Last but not least on our list of Greek native flowers is the Aster flower. The shapes of the flowerheads and their petals resemble those of a daisy, which is why the Aster is commonly referred to as Michaelmas Daisy.

However, unlike the daisy, asters do not just come in white; they also come in shades of blue, red, pink, and purple!

The shape of the aster flower does not only resemble a daisy, but also a star, which is why it has been named after the star, Aster.

There are plenty of varieties of aster flowers, some of which can grow up to eight feet tall!
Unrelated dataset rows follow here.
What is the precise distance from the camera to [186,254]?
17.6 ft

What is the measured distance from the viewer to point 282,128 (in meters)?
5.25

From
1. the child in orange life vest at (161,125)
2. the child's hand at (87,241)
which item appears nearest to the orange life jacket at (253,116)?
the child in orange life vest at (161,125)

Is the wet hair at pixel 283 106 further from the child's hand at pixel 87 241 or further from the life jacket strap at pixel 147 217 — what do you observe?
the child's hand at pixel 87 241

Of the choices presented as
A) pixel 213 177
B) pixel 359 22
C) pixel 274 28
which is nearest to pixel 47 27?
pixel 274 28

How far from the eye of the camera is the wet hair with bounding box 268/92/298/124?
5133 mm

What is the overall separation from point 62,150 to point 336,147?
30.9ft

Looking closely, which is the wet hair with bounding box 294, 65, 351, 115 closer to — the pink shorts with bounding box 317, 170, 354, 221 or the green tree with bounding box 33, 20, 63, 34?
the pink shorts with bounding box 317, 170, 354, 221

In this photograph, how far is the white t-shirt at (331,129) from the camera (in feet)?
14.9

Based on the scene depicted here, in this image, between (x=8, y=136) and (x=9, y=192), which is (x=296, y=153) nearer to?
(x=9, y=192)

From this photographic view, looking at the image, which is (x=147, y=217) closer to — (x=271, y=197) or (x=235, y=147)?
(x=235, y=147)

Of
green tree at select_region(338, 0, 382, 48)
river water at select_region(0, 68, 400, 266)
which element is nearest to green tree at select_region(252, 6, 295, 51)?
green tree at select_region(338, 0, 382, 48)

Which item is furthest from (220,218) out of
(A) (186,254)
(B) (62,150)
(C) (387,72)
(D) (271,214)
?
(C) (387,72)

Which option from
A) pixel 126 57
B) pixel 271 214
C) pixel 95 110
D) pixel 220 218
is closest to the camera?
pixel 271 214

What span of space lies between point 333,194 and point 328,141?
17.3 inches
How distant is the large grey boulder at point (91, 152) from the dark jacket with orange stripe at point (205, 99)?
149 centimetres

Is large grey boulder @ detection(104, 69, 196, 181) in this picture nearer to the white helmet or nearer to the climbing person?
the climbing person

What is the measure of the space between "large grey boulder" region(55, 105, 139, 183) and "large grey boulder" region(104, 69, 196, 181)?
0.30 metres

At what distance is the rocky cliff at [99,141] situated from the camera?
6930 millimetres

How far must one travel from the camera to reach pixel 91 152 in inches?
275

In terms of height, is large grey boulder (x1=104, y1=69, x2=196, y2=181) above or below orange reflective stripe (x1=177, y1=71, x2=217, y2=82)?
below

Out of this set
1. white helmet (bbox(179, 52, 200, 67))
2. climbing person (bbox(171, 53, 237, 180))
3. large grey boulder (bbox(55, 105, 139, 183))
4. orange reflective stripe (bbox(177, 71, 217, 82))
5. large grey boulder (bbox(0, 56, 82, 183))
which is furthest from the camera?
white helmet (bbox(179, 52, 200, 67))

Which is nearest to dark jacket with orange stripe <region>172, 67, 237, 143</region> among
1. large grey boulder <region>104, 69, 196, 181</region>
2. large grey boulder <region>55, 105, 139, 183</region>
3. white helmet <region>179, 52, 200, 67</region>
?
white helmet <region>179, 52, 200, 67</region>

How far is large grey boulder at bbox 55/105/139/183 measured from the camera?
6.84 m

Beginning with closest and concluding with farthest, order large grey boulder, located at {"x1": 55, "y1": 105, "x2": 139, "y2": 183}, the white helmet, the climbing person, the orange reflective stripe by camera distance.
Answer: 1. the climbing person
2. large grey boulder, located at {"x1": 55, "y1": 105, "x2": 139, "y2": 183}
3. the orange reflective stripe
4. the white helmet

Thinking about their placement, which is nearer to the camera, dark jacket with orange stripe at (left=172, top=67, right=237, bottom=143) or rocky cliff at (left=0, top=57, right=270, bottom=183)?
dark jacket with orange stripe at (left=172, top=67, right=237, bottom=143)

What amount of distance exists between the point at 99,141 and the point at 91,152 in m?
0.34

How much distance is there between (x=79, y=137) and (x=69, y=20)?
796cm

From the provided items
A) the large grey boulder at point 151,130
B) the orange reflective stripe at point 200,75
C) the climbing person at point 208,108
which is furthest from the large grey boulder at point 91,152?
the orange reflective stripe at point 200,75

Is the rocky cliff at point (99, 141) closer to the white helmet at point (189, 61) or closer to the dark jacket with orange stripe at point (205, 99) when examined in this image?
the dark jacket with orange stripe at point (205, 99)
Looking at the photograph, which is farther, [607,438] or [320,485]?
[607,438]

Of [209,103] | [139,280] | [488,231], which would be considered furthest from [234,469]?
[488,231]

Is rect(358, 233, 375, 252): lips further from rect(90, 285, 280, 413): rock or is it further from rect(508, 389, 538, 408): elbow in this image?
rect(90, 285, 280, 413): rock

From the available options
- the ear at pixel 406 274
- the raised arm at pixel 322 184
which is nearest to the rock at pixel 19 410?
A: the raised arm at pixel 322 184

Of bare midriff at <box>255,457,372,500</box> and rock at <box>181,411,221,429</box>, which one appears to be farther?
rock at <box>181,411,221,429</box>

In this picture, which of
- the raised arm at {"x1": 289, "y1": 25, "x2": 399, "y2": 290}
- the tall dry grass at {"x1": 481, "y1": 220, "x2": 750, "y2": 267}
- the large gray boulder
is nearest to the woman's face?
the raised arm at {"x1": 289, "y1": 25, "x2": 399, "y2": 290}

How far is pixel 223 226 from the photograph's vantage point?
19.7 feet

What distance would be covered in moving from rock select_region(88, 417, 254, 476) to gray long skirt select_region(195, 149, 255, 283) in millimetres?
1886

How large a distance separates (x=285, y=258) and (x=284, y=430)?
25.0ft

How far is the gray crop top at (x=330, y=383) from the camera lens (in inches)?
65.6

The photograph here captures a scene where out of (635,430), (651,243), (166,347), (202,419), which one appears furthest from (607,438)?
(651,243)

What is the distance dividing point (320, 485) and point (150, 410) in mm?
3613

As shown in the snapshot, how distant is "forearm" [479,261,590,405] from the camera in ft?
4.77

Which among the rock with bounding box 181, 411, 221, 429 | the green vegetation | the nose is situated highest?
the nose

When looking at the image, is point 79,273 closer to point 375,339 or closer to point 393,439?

Asters are really versatile and can be grown in a number of settings.

For example, they make great pathway borders, but can also grow among rocks.

Because these flowers enjoy cool climates, try to plant them in an area that has plenty of shade, to protect them from the sun’s harsh rays. The soil you use should be well-drained but with enough moisture to keep its roots happy.

Final Thoughts

Greece is covered in beautiful plants and flowers, and the ones on this list account for just a fraction of them. Each flower is unique, but what all of them have in common is their natural beauty and insanely vibrant colors.

If you are up to the challenge, most of these flowers can be grown in your back garden! So, if you are looking to add a splash of color to yours, why not go for one of these amazing Greek native flowers?